**Written request A:** Duplicate, without any change, the lines of the records below that fall between the line containing "Arrange these items —" and the line containing "by camera distance.", inclusive.

**Text provided:**
============================================================

Saturday, November 22, 2008

An Endangered Bug

A Time to Remember
An Endangered Bug
By Ronnie Powell
The bug I am referring to is not a rhinoceros beetle, a doodle bug, a cockroach or any of the many natural bug species inhabiting the Earth. This Bug has however, infested nearly every corner of the Earth, been subjected to just about every form of abuse imaginable. Swarms of them spread rapidly into society capturing the imagination of millions of people. As they began to evolve in many variations and sizes and quite rapidly I must say, these bugs began appearing in every color of the rainbow and adapting to just about every climate and land condition.
They could not be stopped, or so it seemed. In the late 1970’s new Volkswagen Bugs began dwindling in numbers across the world, however, Mexico became an ideal haven for this phenomenon but less than fifty years later the last breeding ground of this unusual bug has been eliminated.
The Kdf-Wagon or “Strength- Through Joy Car, would later become known as The Volkswagen Beetle and much later the Volkswagen Bug. It was not until the Nazi regime lay in ruins and the reconstruction of Germany began that watchful mass production of the legendary Volkswagen began under the close supervision of the U.S. and British occupation that ultimately would create a most remarkable invasion of little cars around the world.
Adolph Hitler’s return to the Nazis party in January of 1933 marks the conception of o the Volkswagen Beetle, although yet in it’s true form. The kubelwagen, (bucket car): and the Schwimmwagen, war time versions of the VW were manufactured for a power bent on the destruction of the world.
Fast forward and the Volkswagen Beetle eventually became an icon of efficiency on the road, although a bit small for most families. Quite agile in the mountains, deserts and a general all around vehicle, however, the early models were noisy, the suspension bad and the life of the engine relatively short. By the 1950’s Volkswagen Beetles were performing much better, a distinctive and strangely beautiful car and in the ensuing years Volkswagen became a part of a diverse U.S. culture.
It is general knowledge that America embraced the little sedan; willing consumers from every walk of life drove the Volkswagen Bug. The Hippie’s of the 1960’s adopted the car creating many unusual versions of it. Surfers and racing people created the Baja VW. The little care was customized in many ways, for example, the tires widened, the hood replaced with replica hoods of famous cars. In some instances front engines appeared. These VWs were fast and more often dangerous to drive. But for the most part this simple little car designed to satisfy a basic consumer’s need and desire to express oneself became an unforgettable unpretentious machine.
Most memorable of all are the memories attached to individual Volkswagens. One particular 1966 Volkswagen of which I owned for a time was unceremoniously shoved into the Niangua River one evening by its previous owner expecting it to float. It was widely rumored that the Volkswagen bug would float a considerable distance and I suppose a few would, but this one did not and sank like a rock. Later after being dried out and the motor rebuilt, it again was ready for the road, serving me faithfully for a number of years through snow packed roads, wooded trails and the open highway.

============================================================

**Written request B:** Set down verbatim the passage of the article on the Volkswagen Bug above that runs between "Fast forward and" and "diverse U.S. culture.", inclusive.

Dataset entries
============================================================

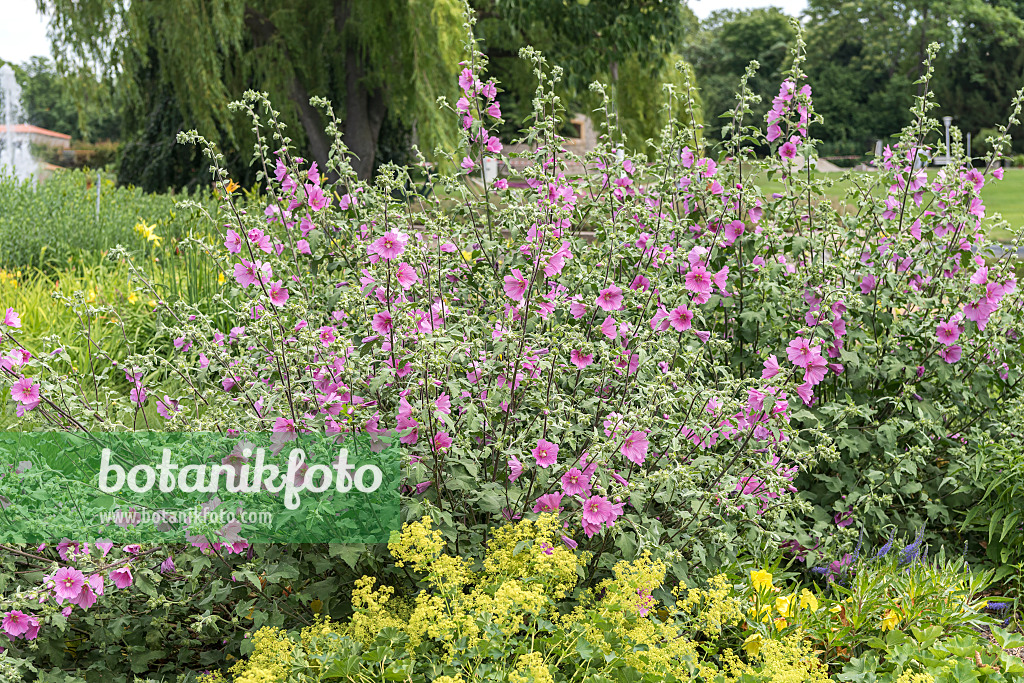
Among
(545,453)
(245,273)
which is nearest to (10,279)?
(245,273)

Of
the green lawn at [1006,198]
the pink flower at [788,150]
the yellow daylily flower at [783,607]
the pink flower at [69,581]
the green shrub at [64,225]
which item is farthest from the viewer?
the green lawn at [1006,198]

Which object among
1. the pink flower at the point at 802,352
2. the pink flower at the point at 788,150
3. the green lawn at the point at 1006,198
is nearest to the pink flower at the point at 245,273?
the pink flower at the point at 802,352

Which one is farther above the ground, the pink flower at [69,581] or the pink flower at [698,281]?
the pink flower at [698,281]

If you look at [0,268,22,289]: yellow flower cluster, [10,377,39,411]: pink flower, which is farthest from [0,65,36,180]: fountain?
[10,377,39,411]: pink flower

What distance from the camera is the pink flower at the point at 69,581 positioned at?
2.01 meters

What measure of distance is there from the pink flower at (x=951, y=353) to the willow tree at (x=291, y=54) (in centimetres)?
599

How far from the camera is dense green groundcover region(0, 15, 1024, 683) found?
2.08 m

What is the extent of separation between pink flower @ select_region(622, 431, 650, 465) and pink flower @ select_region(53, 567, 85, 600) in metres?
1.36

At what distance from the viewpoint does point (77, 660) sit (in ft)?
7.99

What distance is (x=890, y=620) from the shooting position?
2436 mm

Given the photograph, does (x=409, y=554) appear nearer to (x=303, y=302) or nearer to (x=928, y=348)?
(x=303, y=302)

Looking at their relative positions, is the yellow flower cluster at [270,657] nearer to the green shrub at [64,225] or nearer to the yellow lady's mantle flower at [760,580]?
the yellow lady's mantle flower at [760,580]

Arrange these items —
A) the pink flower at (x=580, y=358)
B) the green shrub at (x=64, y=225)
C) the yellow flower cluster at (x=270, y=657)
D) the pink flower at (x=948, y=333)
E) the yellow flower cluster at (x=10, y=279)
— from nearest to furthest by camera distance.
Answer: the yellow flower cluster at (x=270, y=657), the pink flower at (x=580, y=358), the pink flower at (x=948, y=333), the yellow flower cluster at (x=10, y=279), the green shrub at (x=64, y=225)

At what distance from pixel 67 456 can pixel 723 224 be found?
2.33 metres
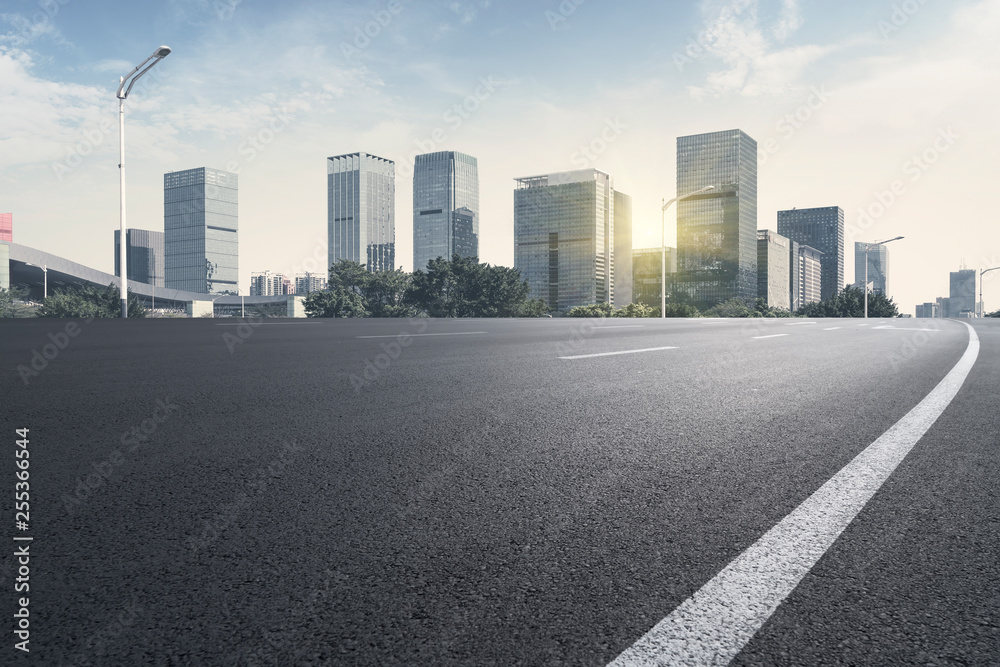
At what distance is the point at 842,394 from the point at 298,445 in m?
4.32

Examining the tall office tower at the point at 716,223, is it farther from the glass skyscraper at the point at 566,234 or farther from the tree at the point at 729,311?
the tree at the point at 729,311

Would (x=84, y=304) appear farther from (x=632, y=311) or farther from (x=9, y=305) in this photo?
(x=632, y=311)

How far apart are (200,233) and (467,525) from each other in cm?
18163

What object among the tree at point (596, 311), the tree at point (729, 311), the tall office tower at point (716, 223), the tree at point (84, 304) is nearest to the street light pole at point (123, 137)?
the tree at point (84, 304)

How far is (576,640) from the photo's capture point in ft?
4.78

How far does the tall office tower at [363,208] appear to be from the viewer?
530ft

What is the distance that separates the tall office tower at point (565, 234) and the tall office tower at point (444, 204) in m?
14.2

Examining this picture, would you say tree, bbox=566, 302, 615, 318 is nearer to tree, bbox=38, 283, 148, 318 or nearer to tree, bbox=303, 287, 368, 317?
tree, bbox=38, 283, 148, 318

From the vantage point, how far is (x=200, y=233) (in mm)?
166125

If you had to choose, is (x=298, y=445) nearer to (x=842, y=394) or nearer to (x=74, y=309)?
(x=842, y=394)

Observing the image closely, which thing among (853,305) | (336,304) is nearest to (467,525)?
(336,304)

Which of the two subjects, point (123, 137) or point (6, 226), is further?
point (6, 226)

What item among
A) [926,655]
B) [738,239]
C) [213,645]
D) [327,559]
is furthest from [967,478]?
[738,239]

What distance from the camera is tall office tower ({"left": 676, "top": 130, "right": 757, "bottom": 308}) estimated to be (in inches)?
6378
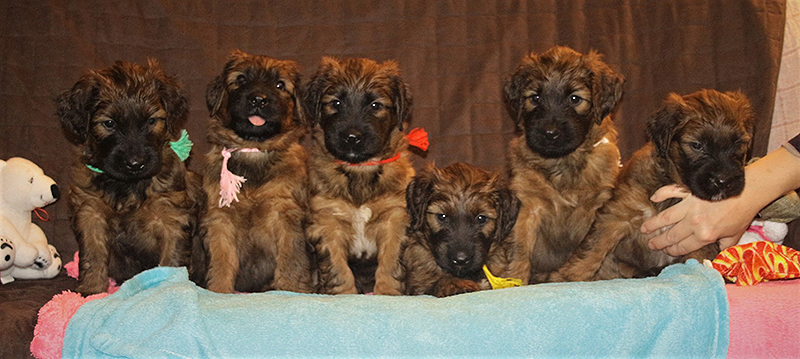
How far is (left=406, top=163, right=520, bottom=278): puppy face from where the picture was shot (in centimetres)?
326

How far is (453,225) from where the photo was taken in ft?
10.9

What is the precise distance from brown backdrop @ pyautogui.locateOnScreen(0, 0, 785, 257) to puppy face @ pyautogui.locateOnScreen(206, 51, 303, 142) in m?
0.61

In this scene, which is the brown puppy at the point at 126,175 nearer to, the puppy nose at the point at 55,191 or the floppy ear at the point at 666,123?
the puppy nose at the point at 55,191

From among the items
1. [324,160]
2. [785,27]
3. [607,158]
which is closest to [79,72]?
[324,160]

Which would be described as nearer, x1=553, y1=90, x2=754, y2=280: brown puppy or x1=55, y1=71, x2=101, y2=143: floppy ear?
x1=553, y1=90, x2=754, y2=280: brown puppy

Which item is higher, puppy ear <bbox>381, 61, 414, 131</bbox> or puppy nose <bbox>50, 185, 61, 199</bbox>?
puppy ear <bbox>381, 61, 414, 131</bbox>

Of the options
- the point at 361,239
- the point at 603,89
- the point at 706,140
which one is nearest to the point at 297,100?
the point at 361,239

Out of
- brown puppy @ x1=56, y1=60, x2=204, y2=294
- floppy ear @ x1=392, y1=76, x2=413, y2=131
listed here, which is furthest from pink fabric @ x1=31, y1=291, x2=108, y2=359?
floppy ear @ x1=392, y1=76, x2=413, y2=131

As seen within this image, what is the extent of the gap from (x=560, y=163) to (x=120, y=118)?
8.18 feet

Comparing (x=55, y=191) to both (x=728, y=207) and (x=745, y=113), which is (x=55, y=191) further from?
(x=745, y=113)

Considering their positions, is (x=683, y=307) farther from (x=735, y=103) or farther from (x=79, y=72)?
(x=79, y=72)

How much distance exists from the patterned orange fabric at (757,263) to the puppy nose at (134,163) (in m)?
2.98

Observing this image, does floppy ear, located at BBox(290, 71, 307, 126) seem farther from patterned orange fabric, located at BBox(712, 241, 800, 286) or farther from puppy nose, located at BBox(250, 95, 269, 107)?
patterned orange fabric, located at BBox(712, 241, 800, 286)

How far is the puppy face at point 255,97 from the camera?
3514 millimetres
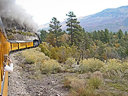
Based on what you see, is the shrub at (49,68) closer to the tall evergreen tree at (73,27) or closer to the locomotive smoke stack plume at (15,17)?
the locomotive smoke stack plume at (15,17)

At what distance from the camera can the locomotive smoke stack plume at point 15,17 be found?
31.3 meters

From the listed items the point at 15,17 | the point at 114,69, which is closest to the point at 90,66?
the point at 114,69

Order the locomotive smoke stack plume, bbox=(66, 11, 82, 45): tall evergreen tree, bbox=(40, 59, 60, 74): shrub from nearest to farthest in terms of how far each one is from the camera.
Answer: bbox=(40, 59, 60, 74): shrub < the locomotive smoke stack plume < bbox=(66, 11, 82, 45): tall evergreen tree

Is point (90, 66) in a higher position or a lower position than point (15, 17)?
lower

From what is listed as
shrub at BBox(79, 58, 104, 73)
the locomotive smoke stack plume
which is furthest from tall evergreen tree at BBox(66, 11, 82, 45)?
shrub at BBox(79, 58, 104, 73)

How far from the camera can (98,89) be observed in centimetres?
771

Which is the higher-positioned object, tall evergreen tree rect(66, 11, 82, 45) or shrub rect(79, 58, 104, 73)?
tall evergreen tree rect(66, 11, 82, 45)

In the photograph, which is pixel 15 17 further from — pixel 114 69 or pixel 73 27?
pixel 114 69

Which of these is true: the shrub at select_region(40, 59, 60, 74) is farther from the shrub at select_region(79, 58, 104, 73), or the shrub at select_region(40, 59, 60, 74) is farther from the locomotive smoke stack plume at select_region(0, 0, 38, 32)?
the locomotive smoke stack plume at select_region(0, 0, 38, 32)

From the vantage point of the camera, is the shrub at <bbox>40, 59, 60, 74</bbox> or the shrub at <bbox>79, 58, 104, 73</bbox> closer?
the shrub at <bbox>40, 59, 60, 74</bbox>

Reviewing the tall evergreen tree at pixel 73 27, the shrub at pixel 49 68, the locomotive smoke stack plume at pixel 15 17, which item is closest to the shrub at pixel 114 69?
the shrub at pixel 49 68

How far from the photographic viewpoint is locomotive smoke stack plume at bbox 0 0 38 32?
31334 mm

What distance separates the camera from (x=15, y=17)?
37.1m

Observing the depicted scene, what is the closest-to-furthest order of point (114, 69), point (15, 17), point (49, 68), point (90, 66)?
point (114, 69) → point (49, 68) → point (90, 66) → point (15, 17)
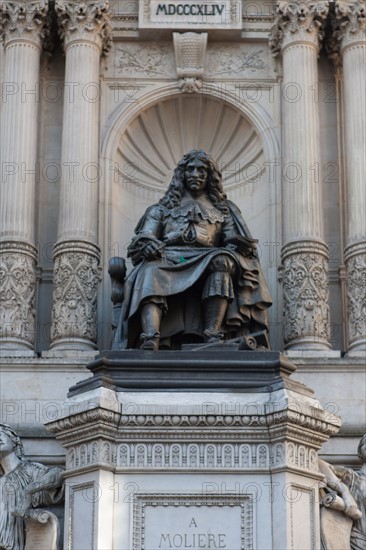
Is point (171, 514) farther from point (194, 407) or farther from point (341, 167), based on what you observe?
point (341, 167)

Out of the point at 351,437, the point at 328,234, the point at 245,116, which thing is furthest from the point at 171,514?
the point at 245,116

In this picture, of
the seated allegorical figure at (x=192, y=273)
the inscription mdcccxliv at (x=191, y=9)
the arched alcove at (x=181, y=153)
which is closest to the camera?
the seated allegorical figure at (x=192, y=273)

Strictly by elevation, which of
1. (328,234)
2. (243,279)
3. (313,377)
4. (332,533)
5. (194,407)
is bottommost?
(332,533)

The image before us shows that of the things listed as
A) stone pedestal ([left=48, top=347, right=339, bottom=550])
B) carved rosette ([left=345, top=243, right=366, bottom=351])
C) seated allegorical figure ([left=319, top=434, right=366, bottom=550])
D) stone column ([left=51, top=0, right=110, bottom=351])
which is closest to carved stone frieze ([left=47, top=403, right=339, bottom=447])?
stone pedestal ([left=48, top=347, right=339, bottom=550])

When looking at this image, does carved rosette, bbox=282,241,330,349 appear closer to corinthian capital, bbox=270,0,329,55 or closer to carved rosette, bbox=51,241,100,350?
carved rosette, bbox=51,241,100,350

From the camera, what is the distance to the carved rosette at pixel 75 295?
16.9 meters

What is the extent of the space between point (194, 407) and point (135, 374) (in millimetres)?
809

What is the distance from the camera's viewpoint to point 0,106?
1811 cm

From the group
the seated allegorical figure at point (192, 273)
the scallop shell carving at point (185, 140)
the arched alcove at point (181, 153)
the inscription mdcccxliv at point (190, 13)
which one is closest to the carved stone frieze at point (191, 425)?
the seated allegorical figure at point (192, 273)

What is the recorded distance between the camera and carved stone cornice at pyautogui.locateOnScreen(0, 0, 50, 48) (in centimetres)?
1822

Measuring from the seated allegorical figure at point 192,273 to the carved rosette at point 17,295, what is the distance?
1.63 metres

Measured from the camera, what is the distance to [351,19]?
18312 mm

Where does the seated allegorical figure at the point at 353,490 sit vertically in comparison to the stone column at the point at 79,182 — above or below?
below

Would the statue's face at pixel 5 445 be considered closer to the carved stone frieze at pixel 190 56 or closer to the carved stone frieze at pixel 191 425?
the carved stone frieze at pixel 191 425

============================================================

**Exercise answer A:**
Arrange these items —
A) the pink flower at (x=580, y=358)
B) the green shrub at (x=64, y=225)
C) the yellow flower cluster at (x=270, y=657)
D) the pink flower at (x=948, y=333)
E) the yellow flower cluster at (x=10, y=279)
— from nearest to furthest by camera distance.

**Exercise answer B:**
Fast forward and the Volkswagen Beetle eventually became an icon of efficiency on the road, although a bit small for most families. Quite agile in the mountains, deserts and a general all around vehicle, however, the early models were noisy, the suspension bad and the life of the engine relatively short. By the 1950’s Volkswagen Beetles were performing much better, a distinctive and strangely beautiful car and in the ensuing years Volkswagen became a part of a diverse U.S. culture.